A frase semelhante em Ml 3,1, “Eis que vou enviar o meu mensageiro (anjo) para que prepare um caminho diante de mim”, foi relacionada à volta de Elias (Ml 3,23s; cf. Eclo 48,10) e à chegada de João Batista (Mc 1,2p; Mt 10,10; 17,10-13p; Lc 1,17; em alguns ícones, João Batista é pintado com asas, ou seja, como mensageiro-anjo). O anjo é mensageiro de boas inspirações e nos adverte e reprova quando erramos. Ele caminha, reza e louva a bondade de Deus conosco e por nós.

 

Evangelho: Mt 18,1-5.10

No quarto discurso de Jesus no evangelho de Mt (cap. 18), o evangelista reúne várias instruções para a comunidade que deve ser uma comunidade de irmãos pequenos e humildes. Tema central é a atenção devida aos pequenos, necessitados, ofensores extraviados, é o valor da humildade, da compreensão, do perdão mútuo e da reconciliação. “Crianças (meninos) e pequenos” repetem-se em vv. 1-14, “irmãos” em vv. 15.21.35. Na primeira parte, Mt copia e mescla Mc 9,33-37 com Mc 10,15.

Os discípulos se aproximaram-se de Jesus e perguntaram: “Quem é o maior no Reino dos Céus?” (v. 1).

O protocolo da época era escrupuloso em designar procedências e definir classes. Os discípulos podem contagiar-se com este costume (23,8-12; cf. a preferência de Pedro em 16,17s ou dos três discípulos em 17,1s). Como será no reino de Deus, que é a nova comunidade na sua dimensão transcendente? A questão é grave devido ao afã em busca de riqueza, de superar-se e de superar, ao menos no conforto com os outros.

Jesus chamou uma criança, colocou-a no meio deles e disse: “Em verdade vos digo, se não vos converterdes, e não vos tornardes como crianças, não entrareis no Reino dos Céus. Quem se faz pequeno como esta criança, esse é o maior no Reino dos Céus (vv. 2-4).

A resposta de Jesus vai à raiz. Embora contraste com pretensões da época, está na linha de múltiplas declarações do AT sobre exaltação e humilhação (p. ex. o cântico de Ana, 1Sm 2; Sl 113 etc.). Especialmente interessante é Eclo 3,17-20 (19-26). O termo grego paídion (mesma palavra em 2,8-11; 11,16; 19,13s), além da idade, pode denotar o ofício: criança, menino ou criado servente, já que é capaz de responder ao chamado de Jesus. Enquanto no AT se destaca mais a falta de juízo nas crianças (Sb 12,24; 15,14; Eclo 30,1s), em Sl 8,3 e 131,2 se fala delas como modelo de louvor e como exemplo de saber contentar-se. O menino colocado por Jesus no centro (Mc 9,36) é uma presença simbólica: no reino celeste todos serão pequenos, filhos de Deus e esse será sua grandeza. Pode-se comparar a primeira bem-aventurança (os “pobres em espírito”, Mt 5,3).

CONJUNTO DE LINHAS
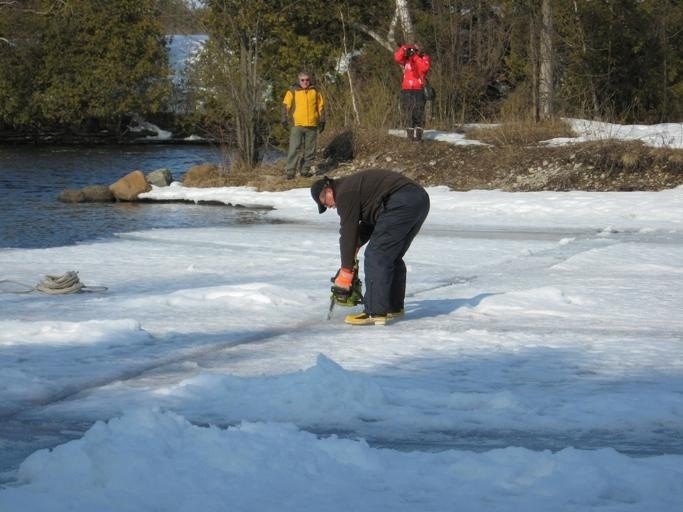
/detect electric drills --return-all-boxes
[322,260,362,321]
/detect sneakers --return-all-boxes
[287,173,312,180]
[345,310,404,325]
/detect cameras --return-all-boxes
[407,48,414,56]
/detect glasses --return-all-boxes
[300,79,310,81]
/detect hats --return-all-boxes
[310,179,329,213]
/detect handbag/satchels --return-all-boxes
[422,84,436,100]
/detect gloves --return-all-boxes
[281,121,290,132]
[336,268,355,290]
[319,124,325,132]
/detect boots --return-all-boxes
[406,128,423,143]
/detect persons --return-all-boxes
[280,71,329,181]
[393,37,432,142]
[310,168,432,327]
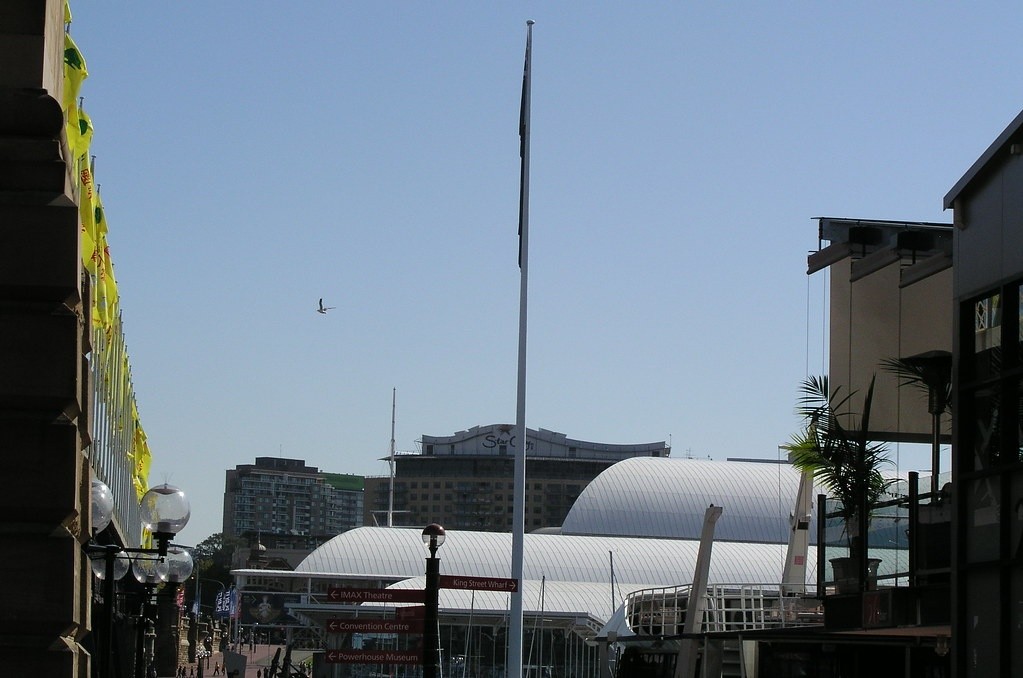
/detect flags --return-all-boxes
[63,1,99,277]
[90,197,154,550]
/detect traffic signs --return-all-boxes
[327,587,425,603]
[438,574,519,593]
[324,648,422,664]
[326,617,424,634]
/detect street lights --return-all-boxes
[239,626,243,656]
[249,622,260,666]
[421,523,446,678]
[89,478,192,678]
[92,547,196,678]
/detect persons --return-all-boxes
[213,662,219,675]
[300,662,306,673]
[307,662,311,676]
[257,669,261,678]
[178,666,182,678]
[263,667,269,678]
[195,665,198,678]
[182,667,187,678]
[189,666,194,678]
[221,662,225,676]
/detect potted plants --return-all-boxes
[777,372,902,595]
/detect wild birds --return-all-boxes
[316,297,336,315]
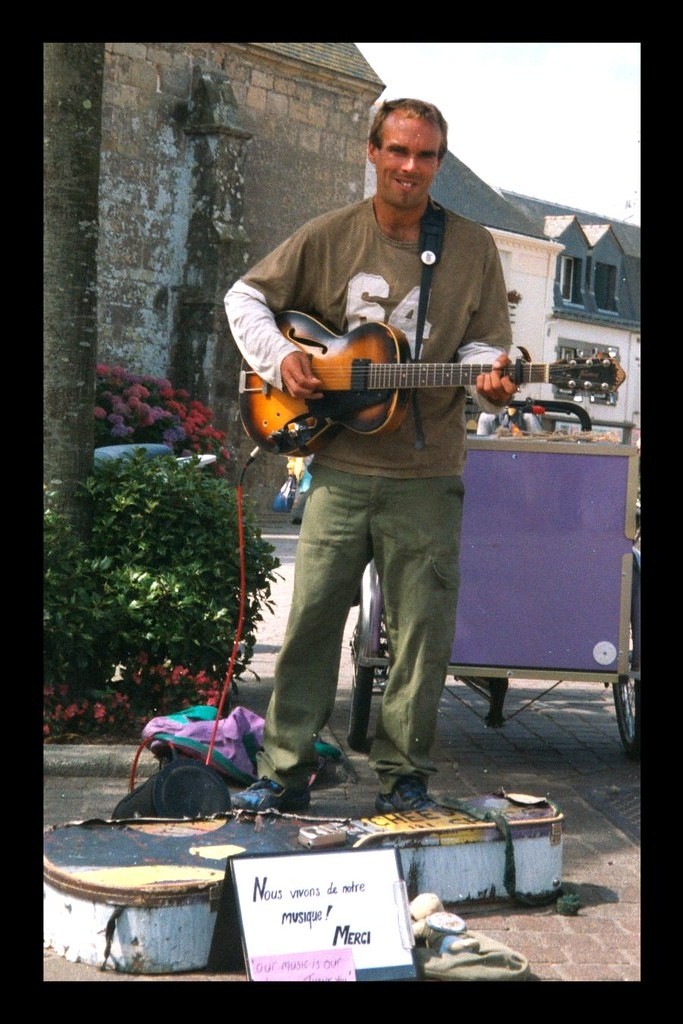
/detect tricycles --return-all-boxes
[338,394,642,763]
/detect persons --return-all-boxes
[223,100,517,817]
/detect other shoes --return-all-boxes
[291,519,301,525]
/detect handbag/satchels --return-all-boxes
[141,704,341,790]
[273,474,296,513]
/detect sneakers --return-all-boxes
[375,777,440,813]
[229,777,311,812]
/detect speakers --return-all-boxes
[109,759,231,820]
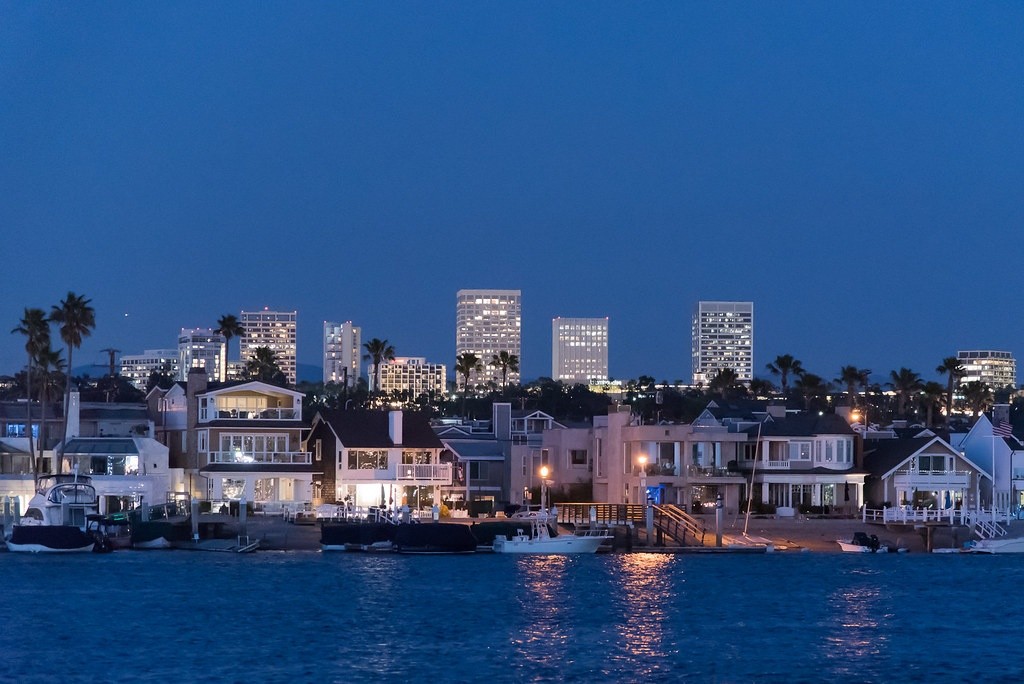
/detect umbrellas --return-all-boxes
[844,480,850,503]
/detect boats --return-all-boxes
[491,511,615,554]
[319,514,557,551]
[970,536,1024,552]
[836,531,912,553]
[3,467,101,554]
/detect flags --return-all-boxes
[992,417,1012,438]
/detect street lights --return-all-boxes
[637,454,649,504]
[539,465,549,512]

TAREFAS
• 1. Responda com base no comentário sobre o evangelho:
(a) Qual passagem aparece como título do evangelho?
(b) Que palavra se repete nos vv. 15.21.35?
(c) Qual termo grego o comentário cita para "criança"?
• 2. Dê seguimento ao comentário sobre Mt 18 a partir da última frase.

RESPOSTAS
• 1.
(a) Mt 18,1-5.10
(b) "irmãos"
(c) paídion

• 2.
E quem recebe em meu nome uma criança como esta, é a mim que recebe (v. 5).

Há aqui uma inversão do pensamento. Depois de terem sido exortados de tornarem-se pequenos como as crianças, os discípulos são agora convidados a “acolher, receber” as crianças. Acolher o menino é consequência do que procede (cf. Gn 21,20); pode-se entender em sentido próprio (adoção) ou metafórico (um homem que se tornou criança pela simplicidade; cf. v. 4). Deve-se fazê-lo em atenção a Jesus (“em meu nome”). A comunidade cristã não é a reprodução de uma sociedade que se baseia na riqueza e no poder. Nela, é maior ou mais importante aquele que se converte, deixando todas as pretensões sociais, para pertencer a um grupo que acolhe fraternalmente Jesus na pessoa dos pequenos, fracos e pobres (cf. 25,31-46).

Os vv. 6-9 (omitidos pela leitura da liturgia) são copiados de Mc 9,42-47 e falam do escândalo aos pequenos e da mutilação (simbólica) de membros do corpo que levam a pecar (já mencionada em Mt 5,29-30).

Não desprezeis nenhum desses pequeninos, pois eu vos digo que os seus anjos nos céus vêem sem cessar a face do meu Pai que está nos céus” (v. 10).

Já no AT, os anjos protegem pessoas em perigo (Gn 24,7.40; 48,16; Ex 23,20; Sl 91,11; Dn 3,49; cf. 2Mc11,6; 15,22s; Tb 5,6.22; Jt 13,20). Estes anjos são enviados de Deus que cuidam dos pequeninos (cf. Sl 91,11-12), servidores que tem acesso a presença dele (como os que Jacó viu, cf. Gn 28,12).

“Os seus anjos no céu vêem sem cessar a face do meu Pai”, é expressão bíblica que indica a presença dos cortesãos diante do seu soberano (cf. 2Sm 14,24; 2Rs 15,19; Tb 12,15). Aqui a ênfase está menos na contemplação dos anjos (cf. Sl 11,7) do que na assiduidade e familiaridade das suas relações com Deus. No entanto, esta frase fundamentou a convicção de que cada criança e pessoa têm seu anjo pessoal de guarda.

O site da CNBB comenta: Este trecho do Evangelho que nos é proposto pela Igreja na comemoração da memória dos santos Anjos da Guarda… nos apresenta um acréscimo muito importante, que não podemos desconsiderar: a assistência que Deus concede a todos os que são pequenos e a necessidade que existe de valorizarmos aqueles que são os desvalidos do mundo, pois os seus anjos no céu vêem sem cessar a face de Deus. Devemos receber em nome de Jesus todas as crianças, assim como todos os demais desvalidos e excluídos da sociedade para recebermos o próprio Cristo, presente neles.